Exercise description.
Count the lines in the listing below that contain the string "right", treating uppercase and lowercase as different, and reply with the number alone.

◇ ◇ ◇ ◇

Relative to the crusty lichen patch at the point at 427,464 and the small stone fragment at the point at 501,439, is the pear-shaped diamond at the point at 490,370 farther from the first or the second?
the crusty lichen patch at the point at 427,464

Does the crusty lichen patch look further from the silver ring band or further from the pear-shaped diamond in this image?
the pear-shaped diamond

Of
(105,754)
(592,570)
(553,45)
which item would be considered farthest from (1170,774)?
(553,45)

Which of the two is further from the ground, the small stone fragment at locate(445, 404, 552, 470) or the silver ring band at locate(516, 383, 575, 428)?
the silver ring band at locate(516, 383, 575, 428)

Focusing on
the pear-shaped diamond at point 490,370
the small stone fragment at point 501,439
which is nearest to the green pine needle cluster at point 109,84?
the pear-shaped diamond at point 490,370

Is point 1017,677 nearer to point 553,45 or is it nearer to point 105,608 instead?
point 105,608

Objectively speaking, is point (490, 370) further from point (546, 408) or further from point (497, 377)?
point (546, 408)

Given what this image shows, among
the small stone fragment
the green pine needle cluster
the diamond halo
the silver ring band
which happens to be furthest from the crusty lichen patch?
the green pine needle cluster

◇ ◇ ◇ ◇

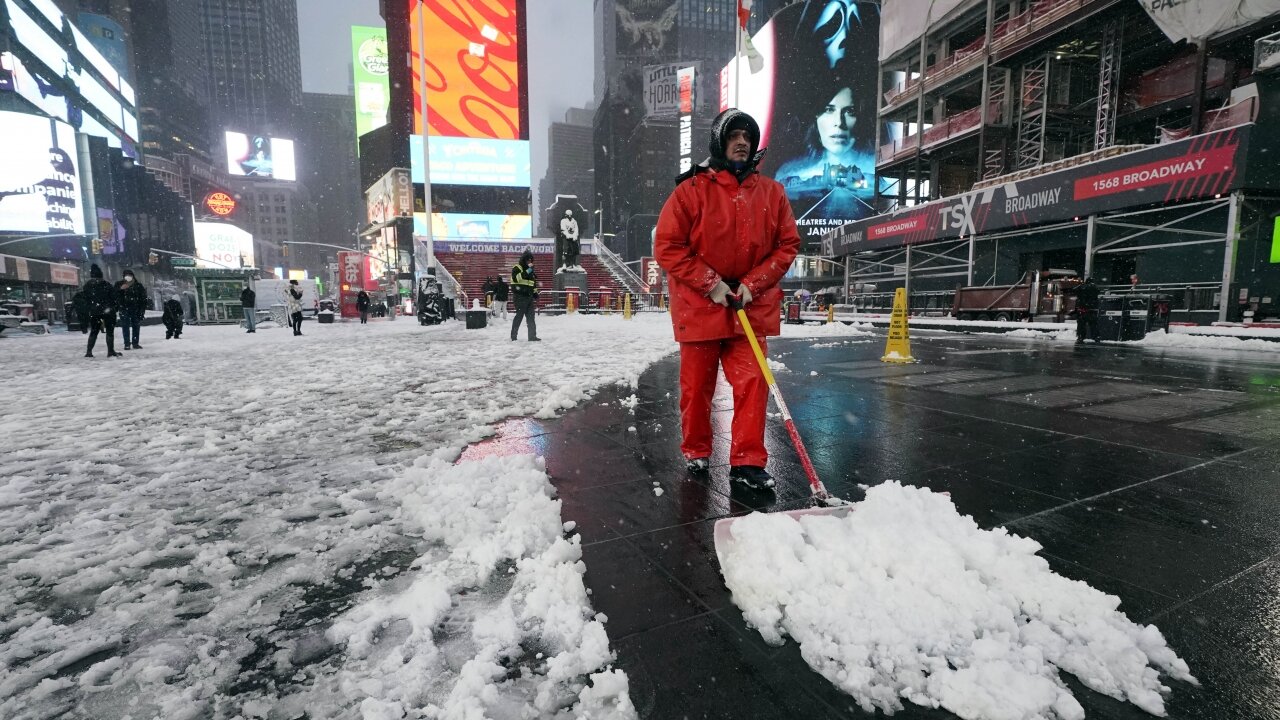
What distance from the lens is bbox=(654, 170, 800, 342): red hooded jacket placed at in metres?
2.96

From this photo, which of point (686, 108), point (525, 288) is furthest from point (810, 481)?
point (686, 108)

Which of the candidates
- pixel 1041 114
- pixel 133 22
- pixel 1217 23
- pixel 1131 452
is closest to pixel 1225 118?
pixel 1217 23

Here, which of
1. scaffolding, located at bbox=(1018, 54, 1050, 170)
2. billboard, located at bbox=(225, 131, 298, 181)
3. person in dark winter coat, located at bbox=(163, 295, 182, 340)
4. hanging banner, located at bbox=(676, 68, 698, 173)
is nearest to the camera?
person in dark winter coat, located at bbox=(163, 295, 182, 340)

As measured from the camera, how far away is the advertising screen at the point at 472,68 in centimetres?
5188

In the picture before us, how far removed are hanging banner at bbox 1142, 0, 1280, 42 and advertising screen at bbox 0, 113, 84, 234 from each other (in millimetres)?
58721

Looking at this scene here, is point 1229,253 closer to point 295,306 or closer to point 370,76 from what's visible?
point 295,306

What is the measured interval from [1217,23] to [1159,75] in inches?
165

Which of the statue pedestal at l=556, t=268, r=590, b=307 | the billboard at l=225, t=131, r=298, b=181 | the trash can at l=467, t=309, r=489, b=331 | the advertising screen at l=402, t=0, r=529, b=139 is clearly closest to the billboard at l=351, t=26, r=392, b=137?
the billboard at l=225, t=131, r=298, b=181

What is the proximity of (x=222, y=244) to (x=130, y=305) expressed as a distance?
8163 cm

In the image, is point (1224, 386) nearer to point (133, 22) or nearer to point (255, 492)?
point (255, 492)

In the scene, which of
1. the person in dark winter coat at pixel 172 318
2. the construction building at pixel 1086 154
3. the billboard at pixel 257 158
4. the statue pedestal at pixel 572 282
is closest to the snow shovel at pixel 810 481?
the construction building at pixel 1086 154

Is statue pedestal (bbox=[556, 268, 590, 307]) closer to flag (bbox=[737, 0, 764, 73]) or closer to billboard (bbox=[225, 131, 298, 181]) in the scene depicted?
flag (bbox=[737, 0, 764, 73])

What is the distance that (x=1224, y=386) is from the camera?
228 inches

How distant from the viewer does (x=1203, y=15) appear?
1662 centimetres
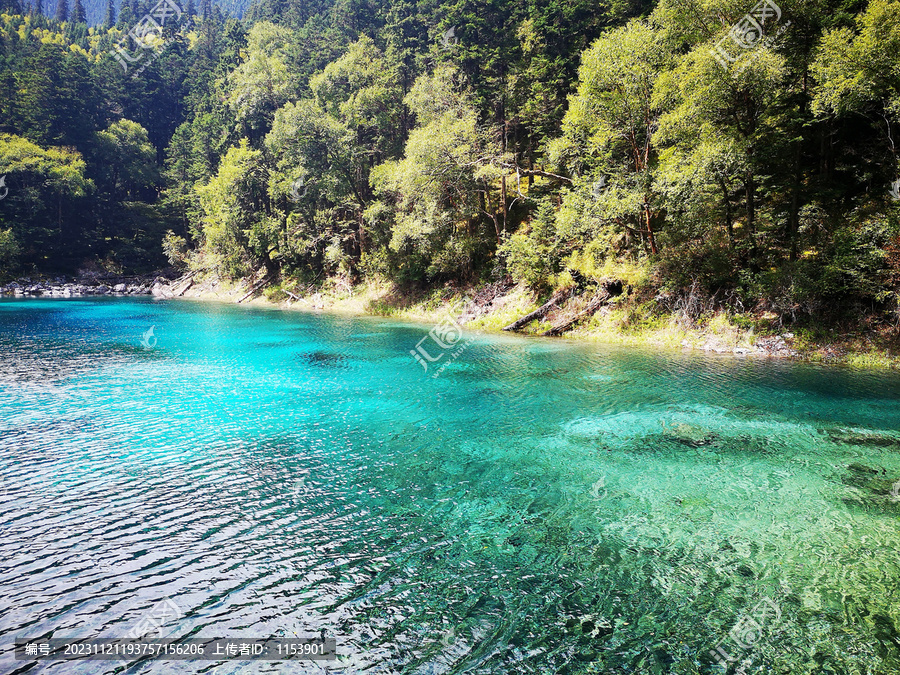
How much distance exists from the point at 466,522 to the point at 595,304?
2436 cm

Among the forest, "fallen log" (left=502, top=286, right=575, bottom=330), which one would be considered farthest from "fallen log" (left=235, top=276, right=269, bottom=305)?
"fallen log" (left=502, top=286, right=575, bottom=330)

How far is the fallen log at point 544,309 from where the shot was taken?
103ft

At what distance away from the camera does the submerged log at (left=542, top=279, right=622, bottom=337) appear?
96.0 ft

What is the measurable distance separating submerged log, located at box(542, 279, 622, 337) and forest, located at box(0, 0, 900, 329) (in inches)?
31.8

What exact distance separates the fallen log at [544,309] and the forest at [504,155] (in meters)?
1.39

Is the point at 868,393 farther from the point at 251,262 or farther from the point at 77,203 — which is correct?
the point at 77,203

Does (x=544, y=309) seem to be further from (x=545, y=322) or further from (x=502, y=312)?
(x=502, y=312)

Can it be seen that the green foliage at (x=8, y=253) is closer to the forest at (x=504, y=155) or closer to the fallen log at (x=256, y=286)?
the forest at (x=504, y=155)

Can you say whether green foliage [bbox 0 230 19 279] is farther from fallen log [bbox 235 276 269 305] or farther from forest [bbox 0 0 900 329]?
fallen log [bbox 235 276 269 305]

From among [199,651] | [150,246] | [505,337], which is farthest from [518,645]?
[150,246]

◇ ◇ ◇ ◇

Solution for this exercise.
3